• _TEXT BLOCK_:
▼

Through the Viewfinder With Elizabeth Hatsfeldt Hollenbeck’s Hollenbeck Home for the Aged, ca. 1900, Part One

by Paul R. Spitzzeri

During this Women’s History Month, we take this opportunity to offer a “Through the Viewfinder” post, featuring a historic photograph from the Homestead’s collection, and link it to a notable woman of greater Los Angeles in the late 19th and early 20th centuries with an image by Frederick E. Munsey of the Hollenbeck Home for the Aged in Boyle Heights, an institution founded by Elizabeth Hatsfeldt Hollenbeck (1827-1918).

She was born in Mainz, a city in west-central Germany, which was not unified until 1870, so it was part of the Grand Duchy of Hesse established in 1815 after the defeat of Napoleon—Mainz having been part of Napoleonic France since 1797. When she was eight years old, Elizabeth migrated with her parents to America and the family settled in New Orleans. In 1852, for reasons that are not clear, she migrated to Nicaragua.

John and Elizabeth Hatsfeldt Hollenbeck, posted by Dennis Hollenbeck to Find-A-Grave.

There, she found employment at Greytown, now San Juan de Nicaragua, in the Nicaragua, then American, Hotel, owned by John E. Hollenbeck (1829-1885), a native of Ohio who was raised in Illinois and who was on his way to Gold Rush California, when a series of misfortunes, including a battle with high fever, struck when he got to the Central American nation and was readying to catch a steamer up the Pacific. The couple married in 1854 and had a son, John, Jr., who was sent to Illinois to live with his father’s parents because it was thought that the climate in Nicaragua would be hazardous to the child’s health. He died, however, in summer 1857, during which time the filibustering of William Walker in Nicaragua led to the destruction of the family’s hotel.

The devastated parents, who were on their way to Illinois after their property losses only to learn in New York of their son’s death and who had no other children, rebuilt their lives in the Central American country, starting with a store and river steamer. In 1860, the Hollenbecks, keeping their businesses in Nicaragua, settled in Missouri, but, with the outbreak of the Civil War, financial problems arose and the couple went back to Greytown. John acted as an agent for British mining and shipping interests and, over about a decade, amassed a substantial estate.

▲

• _TASK SET_:
1 – Decide whether each statement agrees with the Hollenbeck passage, answering yes or no and quoting the words that settle it: (a) Elizabeth came to America with her parents at age eight. (b) The Hollenbecks raised several children. (c) In 1860 the Hollenbecks settled in Missouri.
2 – Render this sentence from the Hollenbeck passage in Spanish: "In 1852, for reasons that are not clear, she migrated to Nicaragua."
3 – Write the next part of the Hollenbeck passage, beginning right after its final sentence.
The data that come next have no role in the work on the Hollenbeck passage.

• _PROVIDED MATERIAL_:

▼

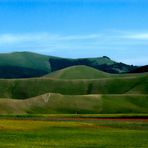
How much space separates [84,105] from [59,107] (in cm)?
994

▲

• _ACTIVITY ANSWERS_:
1 –
(a) Yes: "When she was eight years old, Elizabeth migrated with her parents to America"
(b) No: "who had no other children"
(c) Yes: "In 1860, the Hollenbecks, keeping their businesses in Nicaragua, settled in Missouri"

2 – En 1852, por razones que no están claras, emigró a Nicaragua.

3 –
The listing of John Hollenbeck’s $20,000 deposit in the Temple and Workman bank from the institution’s inventory, Los Angeles Express, 3 February 1876.

In summer 1874, the Hollenbecks visited Los Angeles, then in the midst of its first boom period, though small by later ones, and John acquired substantial property, including 550 acres south of town for $14,000 and small plots around the city. He deposited $20,000 in the Temple and Workman bank and he and Elizabeth returned to Nicaragua to close their business affairs and then returned to the Angel City to find that the boom went bust and his cash in the bank dissipated after the institution’s collapse early in 1876—other than the City of Los Angeles, he was the largest cash depositor.

Hollenbeck, who was assigned a claim on a mortgage of the Temple Block in the aftermath of the bank’s failure, succeeded Temple as treasurer of the Spring and Sixth Street Railway, the first streetcar line in town and of which he purchased half its stock, and among his other purchases of property was in the newly established community of Boyle Heights, established in April 1875 by William H. Workman, nephew of Homestead founder and Temple and Workman bank co-owner William Workman, along with banker Isaias W. Hellman and John Lazzarovich.

Los Angeles Star, 19 September 1876.

Hollenbeck—who was appointed United States consul to Nicaragua by President Ulysses S. Grant, joined the directors of the Los Angeles Commercial Bank, became president of a proposed railroad from Mojave to Independence in Inyo County (this being something of a follow-up to the failed Los Angeles and Independence Railroad project formed by F.P.F. Temple and others), and was elected to the City Council in his early years in Los Angeles— quickly established close ties with his neighbor William H. Workman.

Also soon after he settled in Boyle Heights, Hollenbeck was joined by his father (who died in short order) and sister Susan and her husband, James G. Bell (whose son, Alphonzo, was a double medal winner in tennis at the 1904 Olympic Games in St. Louis and became a major Los Angeles area oil company owner and land developer, including the upscale Bel-Air [a play on his surname], while grandson, Alphonzo, Jr. served eight terms in the U.S. House of Representatives and a son-in-law was Elliott Roosevelt, son of President Franklin Delano and Eleanor Roosevelt).

Los Angeles Express, 10 October 1876.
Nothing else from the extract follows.